ー鈴華side ー
今日も海崎君が来た。
びっくりした。
いつも、連絡無しでくるから……。
まぁ、私がスマホ持っていないのが悪いんだけど。
パジャマでも新調しておくんだった。
「病気、治らないのか?」
「うん、この病気とは一生付き合わないといけないの。でも、先生は良くなってきているって言ってた。
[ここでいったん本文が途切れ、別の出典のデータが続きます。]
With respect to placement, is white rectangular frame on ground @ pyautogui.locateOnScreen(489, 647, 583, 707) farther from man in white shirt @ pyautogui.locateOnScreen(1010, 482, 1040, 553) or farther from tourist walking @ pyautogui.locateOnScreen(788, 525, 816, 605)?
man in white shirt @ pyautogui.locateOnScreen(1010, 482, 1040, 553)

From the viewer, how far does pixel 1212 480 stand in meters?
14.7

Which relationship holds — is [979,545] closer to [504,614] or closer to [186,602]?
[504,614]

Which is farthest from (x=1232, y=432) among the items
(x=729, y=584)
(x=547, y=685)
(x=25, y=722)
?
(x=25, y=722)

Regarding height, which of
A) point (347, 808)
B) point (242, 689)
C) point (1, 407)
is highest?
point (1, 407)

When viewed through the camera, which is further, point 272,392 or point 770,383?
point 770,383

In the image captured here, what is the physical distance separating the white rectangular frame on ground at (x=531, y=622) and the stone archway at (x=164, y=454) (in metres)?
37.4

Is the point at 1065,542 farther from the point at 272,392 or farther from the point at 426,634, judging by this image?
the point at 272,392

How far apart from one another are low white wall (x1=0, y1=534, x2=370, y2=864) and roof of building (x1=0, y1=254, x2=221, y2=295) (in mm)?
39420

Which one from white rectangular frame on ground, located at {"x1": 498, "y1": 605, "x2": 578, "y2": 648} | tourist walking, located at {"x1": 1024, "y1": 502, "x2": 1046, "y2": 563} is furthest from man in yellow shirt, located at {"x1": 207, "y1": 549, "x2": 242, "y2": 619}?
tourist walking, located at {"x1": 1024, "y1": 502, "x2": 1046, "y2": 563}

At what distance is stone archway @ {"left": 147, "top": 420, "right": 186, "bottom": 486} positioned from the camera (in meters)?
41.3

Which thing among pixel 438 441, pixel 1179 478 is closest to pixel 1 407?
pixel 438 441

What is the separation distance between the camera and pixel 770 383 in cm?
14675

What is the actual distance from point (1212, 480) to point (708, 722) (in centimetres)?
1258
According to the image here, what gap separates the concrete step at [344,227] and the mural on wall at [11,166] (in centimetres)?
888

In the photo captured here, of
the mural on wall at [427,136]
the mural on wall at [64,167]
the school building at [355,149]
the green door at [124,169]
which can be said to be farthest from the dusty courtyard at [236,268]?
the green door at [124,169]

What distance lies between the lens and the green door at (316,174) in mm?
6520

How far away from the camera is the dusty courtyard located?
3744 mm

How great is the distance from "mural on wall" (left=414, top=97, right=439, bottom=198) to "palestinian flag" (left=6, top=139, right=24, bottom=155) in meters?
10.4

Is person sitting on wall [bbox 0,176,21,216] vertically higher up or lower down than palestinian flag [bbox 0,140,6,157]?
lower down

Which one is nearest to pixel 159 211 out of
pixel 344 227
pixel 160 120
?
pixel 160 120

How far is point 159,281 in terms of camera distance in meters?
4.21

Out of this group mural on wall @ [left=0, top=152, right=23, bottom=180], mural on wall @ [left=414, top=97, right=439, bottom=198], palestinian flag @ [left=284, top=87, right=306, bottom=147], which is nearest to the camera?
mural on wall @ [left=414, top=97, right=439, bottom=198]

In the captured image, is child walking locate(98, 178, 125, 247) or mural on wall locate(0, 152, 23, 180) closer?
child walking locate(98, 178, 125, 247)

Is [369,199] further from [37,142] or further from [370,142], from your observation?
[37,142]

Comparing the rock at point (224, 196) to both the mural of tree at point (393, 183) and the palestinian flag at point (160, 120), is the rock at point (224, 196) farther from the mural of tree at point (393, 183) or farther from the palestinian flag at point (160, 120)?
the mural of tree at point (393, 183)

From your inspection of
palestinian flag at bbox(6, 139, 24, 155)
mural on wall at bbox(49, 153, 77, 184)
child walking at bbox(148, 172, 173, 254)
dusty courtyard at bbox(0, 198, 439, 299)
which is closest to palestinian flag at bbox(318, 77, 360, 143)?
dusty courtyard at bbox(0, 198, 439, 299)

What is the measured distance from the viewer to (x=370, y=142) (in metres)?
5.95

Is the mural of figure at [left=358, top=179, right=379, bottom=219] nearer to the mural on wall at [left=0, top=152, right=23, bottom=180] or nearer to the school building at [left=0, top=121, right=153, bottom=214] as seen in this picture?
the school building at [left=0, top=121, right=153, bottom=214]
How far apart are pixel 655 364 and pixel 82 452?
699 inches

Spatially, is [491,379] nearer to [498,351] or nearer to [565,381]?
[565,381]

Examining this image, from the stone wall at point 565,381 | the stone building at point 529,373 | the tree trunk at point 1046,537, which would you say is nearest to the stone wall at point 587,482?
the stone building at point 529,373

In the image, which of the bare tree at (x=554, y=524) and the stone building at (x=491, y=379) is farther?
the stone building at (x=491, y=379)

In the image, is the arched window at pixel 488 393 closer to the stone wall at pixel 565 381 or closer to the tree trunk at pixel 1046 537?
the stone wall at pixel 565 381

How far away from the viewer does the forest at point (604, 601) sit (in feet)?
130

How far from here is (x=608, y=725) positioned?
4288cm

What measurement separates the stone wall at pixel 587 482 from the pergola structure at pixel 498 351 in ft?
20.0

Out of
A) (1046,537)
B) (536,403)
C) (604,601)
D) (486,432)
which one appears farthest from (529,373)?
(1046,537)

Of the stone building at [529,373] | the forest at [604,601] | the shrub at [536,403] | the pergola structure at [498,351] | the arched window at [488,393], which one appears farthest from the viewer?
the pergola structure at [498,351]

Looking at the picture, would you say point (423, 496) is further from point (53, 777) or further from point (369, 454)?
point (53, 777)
外出届が出せるかもしれないって」
「それは良かったな」
「この前は大丈夫でしたか?お仕事間に合いましたか?」
この前、急いで病室出ていったから……。
「まぁ」
良かった。
安心した。
「準備できたよ‼飲み物はコーヒーか紅茶しかないけど」
菜々美さんがお皿とティーカップを持ってきた。
「菜々美さん、ありがとうございます」
「海崎君も食べていく?」
「じゃあ、お言葉に甘えて」
「じゃあ、3人で食べよう!!」
3人でケーキを食べる事になった。
「美味しい‼」
何これ、美味しい‼
私のは、チョコケーキで、甘さ抑えめで美味しいんだよね。
「これ、美味しいじゃん!!海崎君やるぅ~!!」
菜々美さんが食べているのは、フルーツのタルトだ。
なんか幸せそうに食べるなぁ。
2人のも、美味しそう。
あれ?海崎君、全然食べてない。
ショートケーキ、一番美味しそうなのに……。
コーヒーばっかり飲んでいる。
あれ?もしかして……
「海崎君って、甘いもの嫌い?」
ゴホッゴホッゴホ
海崎君がむせちゃった。
どうしよう……。
「海崎君、大丈夫!?」
菜々美さんが背中をさすっている。
「大丈夫です。菜々美さん、ありがとう」
この動揺は、本当に甘いもの嫌いなんだ。
無理させちゃったかなぁ?
「あの、海崎君!私のチョコケーキあげる。こっちの方が甘くないし……」
海崎君のためには、こっちの方がましだよね……。
「ありがとう」
「いや、別に……」
「代わりに俺の食べる?」
えっ、そんな事……。
「いいじゃん!食べちゃえ!!」
菜々美さんそんな事言わないでよ……。
ますます断りずらいよ……。
「じゃあ、いただきます」
海崎君は、チョコケーキを食べた。
ちょちょちょっとストープ!!
私のチョコケーキが………。
あげるとは言ったけど……。
「なんだ、ショートケーキ食べないのか?」
えっ、ショートケーキ……。
分かりました。食べればいいんでしょ‼
なんか恥ずかしい。
私は一口、ショートケーキを食べた。
ショートケーキの甘さがいつもより甘くなった。